L'autostrada della libertà

Friedrich A. von Hayek, Javier Milei e la franchezza come ideale


23 Gennaio 2024

La Ragione

Carlo Marsonet

Argomenti / Teoria e scienze sociali

Il discorso al World Economic Forum di Davos del neoeletto presidente argentino Javier Milei ha fatto e farà discutere. Al di là di ciò che si può pensare del personaggio, una cosa è chiara: ha parlato con franchezza. Il mondo occidentale odia sé stesso da molto tempo. Le idee che lo hanno reso un posto migliore delle altre aree geografiche sono state accantonate. Del resto, non c’è da stupirsi se il riferimento continuo della maggior parte degli intellettuali rimane Karl Marx, forse l’emblema (insieme a Rousseau) della rivolta contro libertà e prosperità. Si dimentica, però, che l’elogio forse più sperticato dell’economia di mercato e del ruolo della borghesia è stato fatto nel 1848 proprio dal pensatore di Treviri.

Milei ha affermato perentoriamente: l’Occidente è in pericolo perché ha abbandonato la strada della libertà che lo ha reso opulento a favore di idee collettiviste. E lui può ben dirlo, essendo argentino. Prima del peronismo, l’Argentina era un Paese ricco, il che non significa che non fosse da riformare: si leggano i libri di un esperto di populismi latino-americani come Loris Zanatta.

Adottando una forma di socialismo, com’era la dottrina peronista justicialista, il Paese si è immiserito drammaticamente. Fino ai giorni nostri, con un rischio di default un giorno sì e un giorno no. Laddove l’autorità politica si sostituisce alla società, cioè alla cooperazione fra individui liberi e indipendenti, lì sorgono i problemi. Purtroppo, il modo migliore per riportare indietro le lancette dell’orologio verso un mondo più povero è proprio sostituire la coercizione alla libertà.

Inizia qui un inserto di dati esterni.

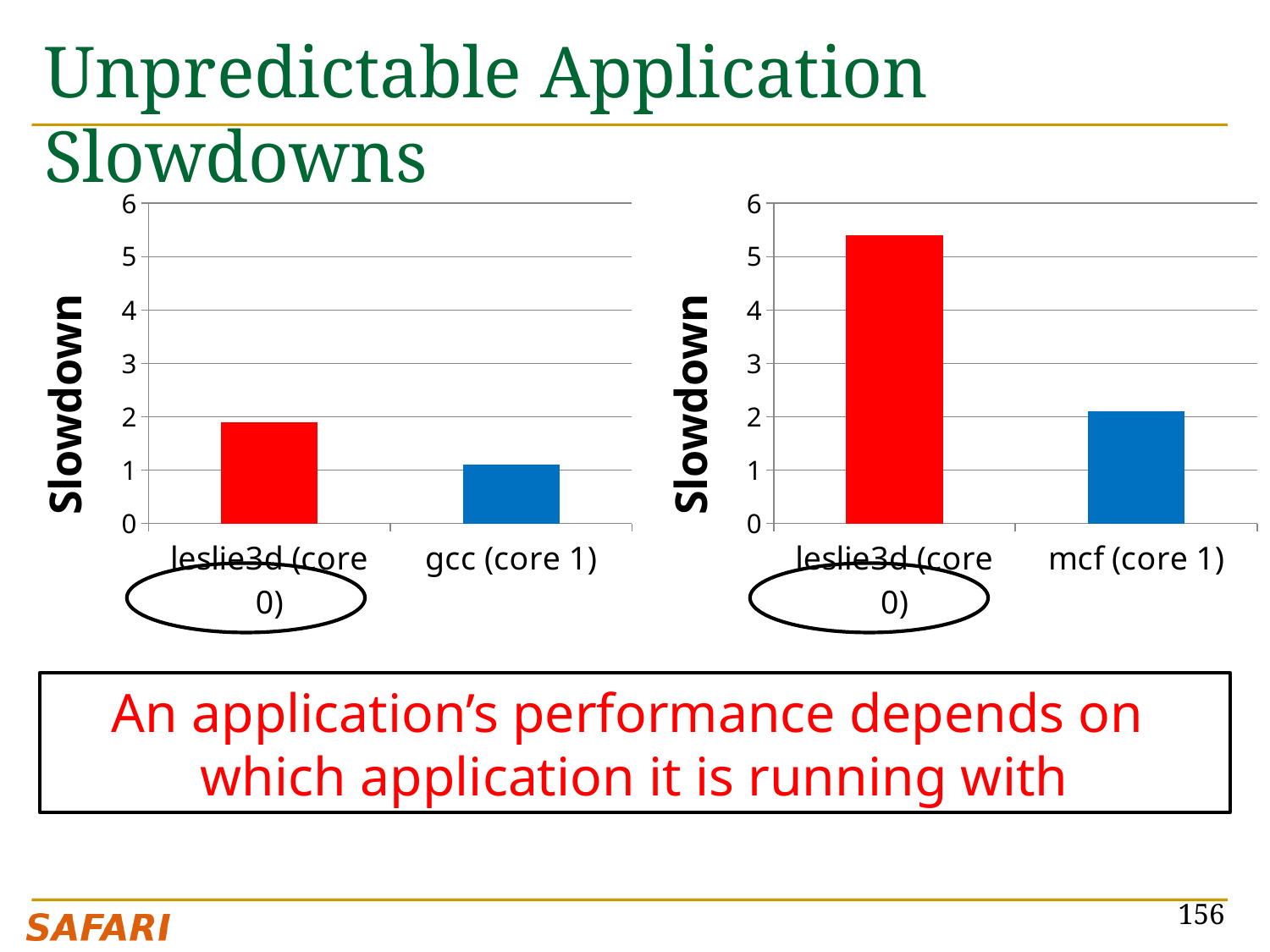
How many categories does the left chart show? 2 What is the y-axis label on the right chart? Slowdown In the right chart, is the slowdown for mcf (core 1) greater or less than 3? less What is the highest value shown on the y-axis of the left chart? 6 In the right chart, is the slowdown for leslie3d (core 0) greater or less than 5? greater In the left chart, which category has the higher slowdown? leslie3d (core 0) Is the slowdown for leslie3d (core 0) larger in the left chart or the right chart? right chart What kind of chart is the left chart on the slide? bar chart In the right chart, which category has the lower slowdown? mcf (core 1) How many categories does the right chart show? 2 In the left chart, is the slowdown for gcc (core 1) greater or less than 2? less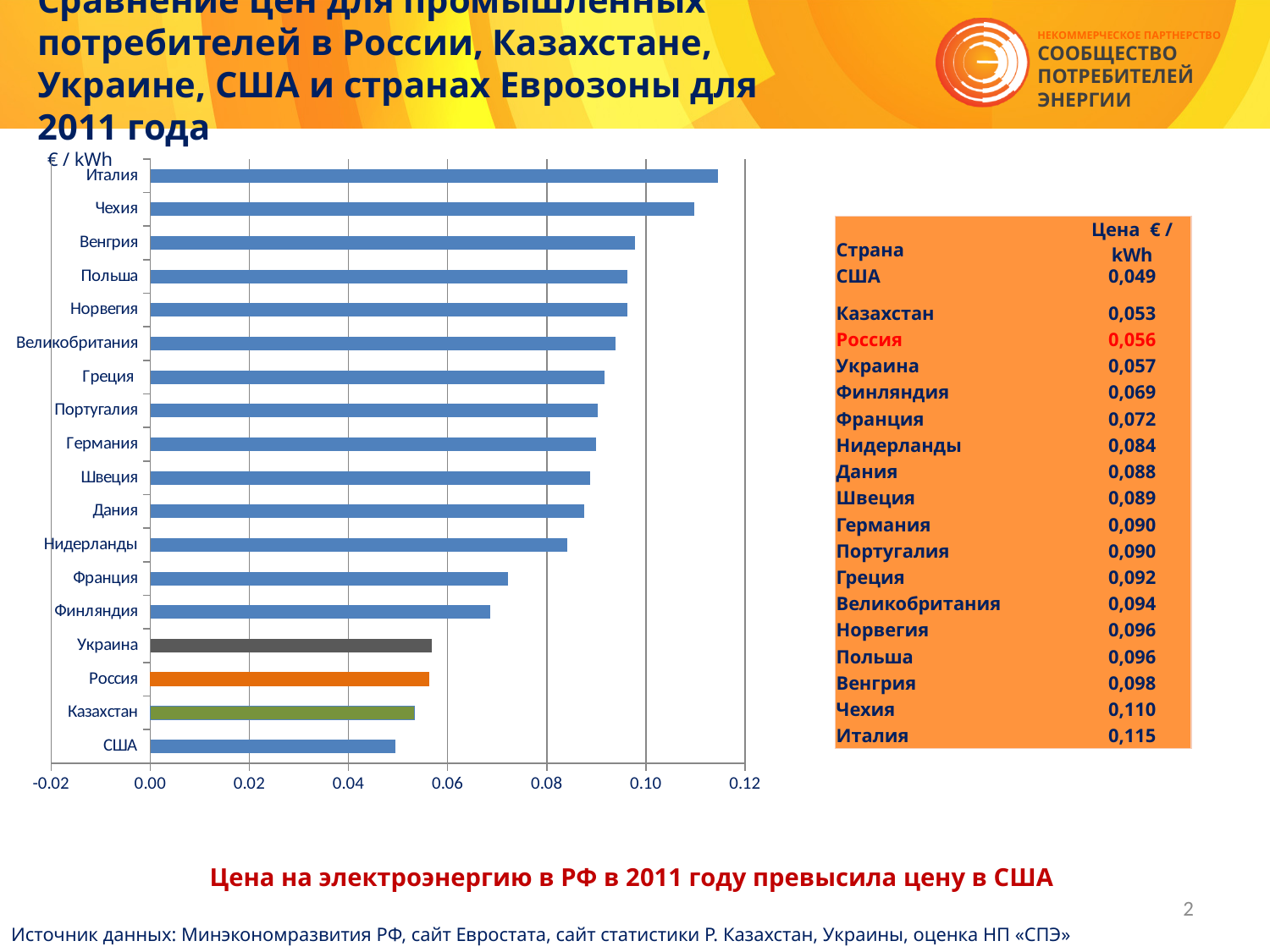
What is the difference in price between Италия and США? 0,066 What is the difference in price between Россия and США? 0,007 What unit is shown on the chart's axis label? € / kWh What is the price (€ / kWh) for Казахстан according to the slide? 0,053 Which country has the highest price in the chart? Италия How many countries are plotted in the bar chart? 18 What kind of chart is shown on the slide? bar chart What is the price (€ / kWh) for Италия according to the slide? 0,115 What is the price (€ / kWh) for Россия according to the slide? 0,056 Which country has the lowest price in the chart? США Is the value for Украина greater or less than 0.06? less Which has the higher price, Чехия or Венгрия? Чехия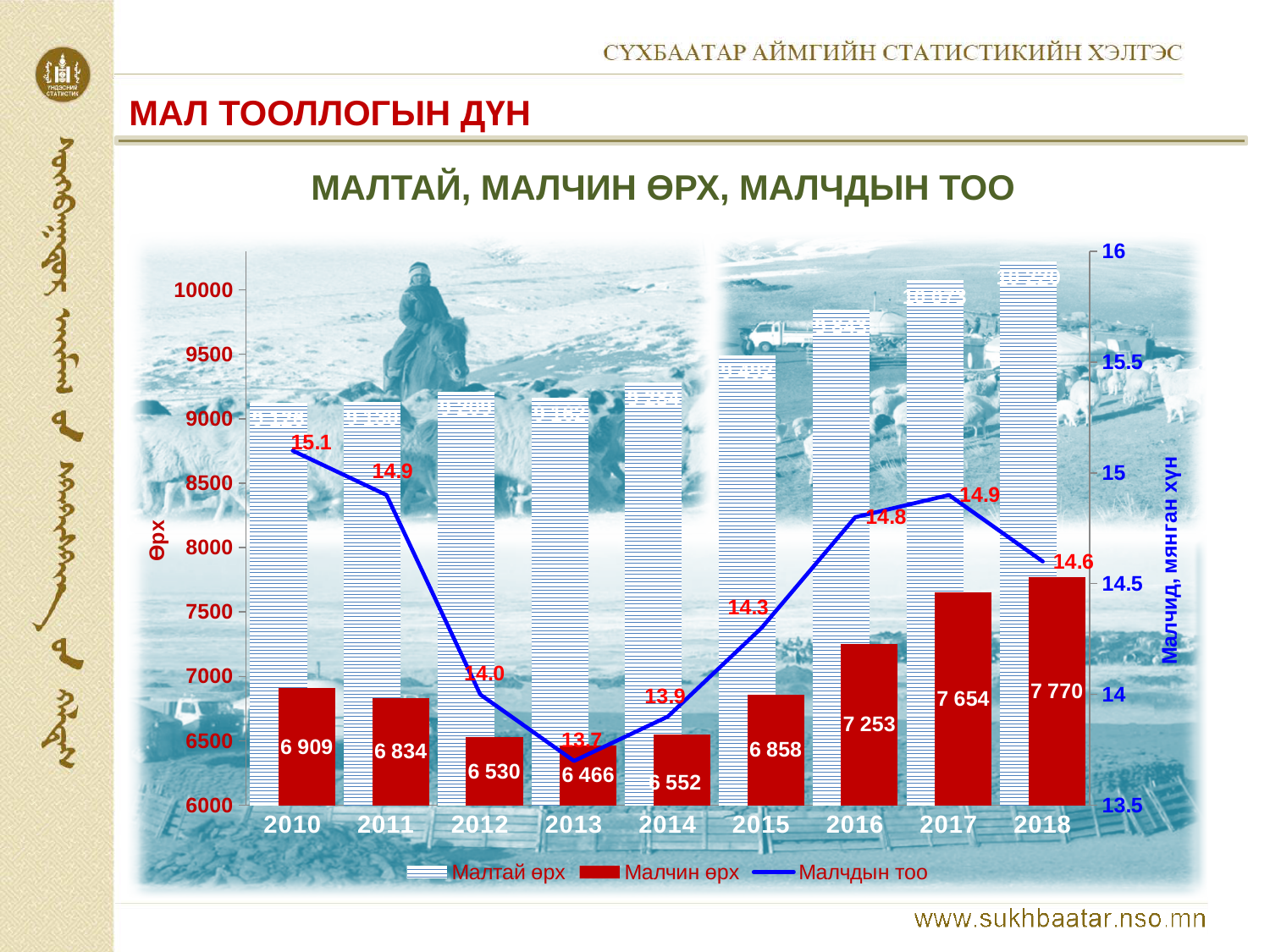
How many years are shown on the x axis? 9 What is the value of Малчдын тоо for 2013? 13.7 How many series does the legend list? 3 In which year is Малчин өрх highest? 2018 Does Малчин өрх rise or fall from 2013 to 2018? rise What is the difference between Малчин өрх in 2018 and in 2010? 861 In which year is Малчин өрх lowest? 2013 What is the value of Малчин өрх for 2018? 7 770 What is the value of Малчин өрх for 2012? 6 530 Which year has the larger Малчин өрх value, 2011 or 2015? 2015 In which year is Малчдын тоо highest? 2010 Is the value of Малтай өрх for 2018 greater or less than 10000? greater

Friedrich von Hayek ha mostrato nella sua ultima grande opera “La presunzione fatale” (1988), di recente riedita da Ibl Libri come l’uomo porti con sé i retaggi dell’esperienza di piccole società chiuse, come quelle in cui viveva migliaia di anni fa. Se così è, la libertà è una pianta che si è prodotta col tempo, un tirocinio che ha richiesto la soppressione di istinti innati ostili se non contrari alla vita civile di ordini più grandi. La strada abbandonata di cui ha parlato Milei è dunque semplicemente quella che ha nella difesa della vita, della libertà e della proprietà la triade fondamentale di un ordine umano civile.

È curioso – ma non troppo: Milei si è formato sulla Scuola austriaca – come tale discorso riecheggi il contenuto di un altro libro hayekiano, di ottant’anni fa esatti. Ne “La via della schiavitù” (1944), l’austriaco espresse tutto il suo smarrimento per essere approdato in Inghilterra, la terra di elezione del liberalismo, vedendo come il liberalismo avesse più a che fare con l’organizzazione e la regolazione che con la libertà. Hayek dedicò il volume, scritto in un periodo storico assai cupo e difficile, ai socialisti di tutti i partiti. Non siamo poi troppo lontani, se ancora oggi chi dice liberalismo ha in mente idee collettiviste. Le parole contano, la franchezza nel parlare con spirito di verità anche.